Budget spring-powered airguns normally come fitted with standard open sights, of the type that have a blade or bead for the fore sight, and a notch or ‘V’ aperture to form the rear sight. Slight variations on the theme can be encountered, and Crosman is one of the manufacturers to utilise a simple sprung-leaf design, and occasionally even their peep sight, where the rear aperture is actually a pin hole, through which the fore sight is viewed.

Many modern examples make use of fibre-optics, offering a red or green element up front for the fore sight, and two coloured elements at the rear, forming the aperture. These brightly coloured elements appear to glow as they make use of ambient light, and the result is a much clearer sight picture than standard black metal. A perfect example is a gun such as the Diana 34 EMS, and while this break-barrel will always reward the use of a scope, just shooting it initially with its excellent open sights will prove a real eye-opener to what is possible.

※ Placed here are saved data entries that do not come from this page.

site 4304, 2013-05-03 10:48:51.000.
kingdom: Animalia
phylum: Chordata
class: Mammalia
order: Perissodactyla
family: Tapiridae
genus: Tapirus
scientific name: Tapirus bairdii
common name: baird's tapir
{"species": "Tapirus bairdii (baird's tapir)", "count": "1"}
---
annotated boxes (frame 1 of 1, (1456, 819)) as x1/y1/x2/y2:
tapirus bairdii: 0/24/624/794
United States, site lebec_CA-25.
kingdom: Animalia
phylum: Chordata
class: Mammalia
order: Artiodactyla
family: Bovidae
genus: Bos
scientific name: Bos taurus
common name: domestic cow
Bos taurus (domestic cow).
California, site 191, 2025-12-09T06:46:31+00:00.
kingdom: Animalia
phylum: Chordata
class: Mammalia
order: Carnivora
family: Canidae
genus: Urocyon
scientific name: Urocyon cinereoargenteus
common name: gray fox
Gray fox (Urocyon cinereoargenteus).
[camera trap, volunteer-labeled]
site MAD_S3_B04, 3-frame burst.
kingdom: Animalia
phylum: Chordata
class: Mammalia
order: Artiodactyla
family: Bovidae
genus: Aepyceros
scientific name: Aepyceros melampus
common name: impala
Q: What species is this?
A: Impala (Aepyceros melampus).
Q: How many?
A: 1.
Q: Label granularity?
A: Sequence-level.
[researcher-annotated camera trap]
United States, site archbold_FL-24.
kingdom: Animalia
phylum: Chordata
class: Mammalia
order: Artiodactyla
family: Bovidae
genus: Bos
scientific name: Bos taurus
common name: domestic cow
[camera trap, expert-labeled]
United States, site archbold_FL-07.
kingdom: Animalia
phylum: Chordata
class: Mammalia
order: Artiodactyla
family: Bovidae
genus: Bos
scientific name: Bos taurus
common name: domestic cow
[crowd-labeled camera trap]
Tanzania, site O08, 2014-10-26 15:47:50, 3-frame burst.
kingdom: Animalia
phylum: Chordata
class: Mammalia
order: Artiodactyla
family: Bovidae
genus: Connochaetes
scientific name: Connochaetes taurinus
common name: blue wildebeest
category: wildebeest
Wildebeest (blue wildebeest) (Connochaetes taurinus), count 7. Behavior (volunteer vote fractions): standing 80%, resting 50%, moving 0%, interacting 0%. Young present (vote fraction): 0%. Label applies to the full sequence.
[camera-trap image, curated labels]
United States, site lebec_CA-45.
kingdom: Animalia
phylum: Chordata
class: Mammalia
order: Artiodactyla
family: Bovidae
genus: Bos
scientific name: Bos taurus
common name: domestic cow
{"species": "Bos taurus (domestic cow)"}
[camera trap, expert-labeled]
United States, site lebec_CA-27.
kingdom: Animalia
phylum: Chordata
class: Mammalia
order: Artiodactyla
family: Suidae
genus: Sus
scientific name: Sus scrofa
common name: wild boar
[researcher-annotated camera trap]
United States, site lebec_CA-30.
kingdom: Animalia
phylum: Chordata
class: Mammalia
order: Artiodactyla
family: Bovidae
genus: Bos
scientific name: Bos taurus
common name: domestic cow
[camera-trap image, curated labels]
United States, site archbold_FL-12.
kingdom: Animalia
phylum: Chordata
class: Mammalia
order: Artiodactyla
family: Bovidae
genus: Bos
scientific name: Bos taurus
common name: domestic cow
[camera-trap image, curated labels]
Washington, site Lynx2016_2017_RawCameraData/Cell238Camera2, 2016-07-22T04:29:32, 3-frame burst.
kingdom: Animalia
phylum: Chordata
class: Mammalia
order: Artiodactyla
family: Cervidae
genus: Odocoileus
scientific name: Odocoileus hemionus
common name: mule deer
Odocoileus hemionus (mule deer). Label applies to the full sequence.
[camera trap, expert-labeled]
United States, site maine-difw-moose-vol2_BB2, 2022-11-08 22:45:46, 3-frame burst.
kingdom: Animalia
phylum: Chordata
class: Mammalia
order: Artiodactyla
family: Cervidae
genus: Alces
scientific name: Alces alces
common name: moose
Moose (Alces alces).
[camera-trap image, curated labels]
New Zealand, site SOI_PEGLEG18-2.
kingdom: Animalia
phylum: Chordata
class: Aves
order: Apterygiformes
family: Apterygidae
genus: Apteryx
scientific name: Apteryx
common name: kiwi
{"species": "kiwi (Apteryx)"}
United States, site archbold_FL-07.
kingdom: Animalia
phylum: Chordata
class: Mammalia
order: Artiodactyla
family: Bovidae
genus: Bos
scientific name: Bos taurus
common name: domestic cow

A man shooting an air rifle at a target, standing, using open sightsThe basic principle behind shooting with open sights

The simple principle behind this method of sighting up is to keep everything centralised and on an even level. Hold the fore sight post absolutely central within the rear sight notch or groove, and make sure that it stays level with the top of the rear-sight notch, too. The gap on each side should be even, and the whole sight picture also needs to be level; i.e. be mindful not to cant the rifle over to the left or right because this could well set up a cross-over of the trajectory, where shots go to the left or right of the intended mark. If using standard, black open sights with no fibre-optics, a good tip can be to add a neat dot of either Tippex, paint or nail varnish, to highlight the fore sight element/post, or make a mark either side of the rear sight 'notch'. Either way, the sight picture can be dramatically improved in this way for easier shooting.

Open sights on an air rifleThe limitations of shooting with open sights

In my experience, a realistic maximum distance with open sights seems to be around 25 yards, and over this distance, you might be surprised by just how accurate you can be. Of course, as we get older, failing eyesight makes everything just a little bit more challenging, so there are no hard and fast rules. We often talk about field of view where scopes are concerned, and there's no greater field of view than when shooting with open sights, and the simplicity of the approach is quite liberating – especially given the constraints and additional demands of using a telescopic sight. So, do we keep both eyes open, or shut the left if we are right-handed, and vice versa? I was always taught to close the eye that I'm not using, both with open sights and scope use, but latterly, the thinking has been that it is more relaxing for the muscles if both eyes stay open, so this is what I now try to do. As usual, guidelines are just that, and what suits the individual can take precedence. 

Specific challenges such as navigating an HFT target course, obviously requires a scope to see targets in detail. My point is, simply jumping straight to using a scope at the early stages of learning to shoot can be a shame, and cause us to miss out on good basic grounding that will only ever serve to improve our shooting overall, as well as being a wholly satisfying experience in its own right. Youngsters are well advised to tread this path, and their superior vision will give them a natural advantage, too, but in my experience, you're never too old to get back to basics – and it can be stress-free and great fun.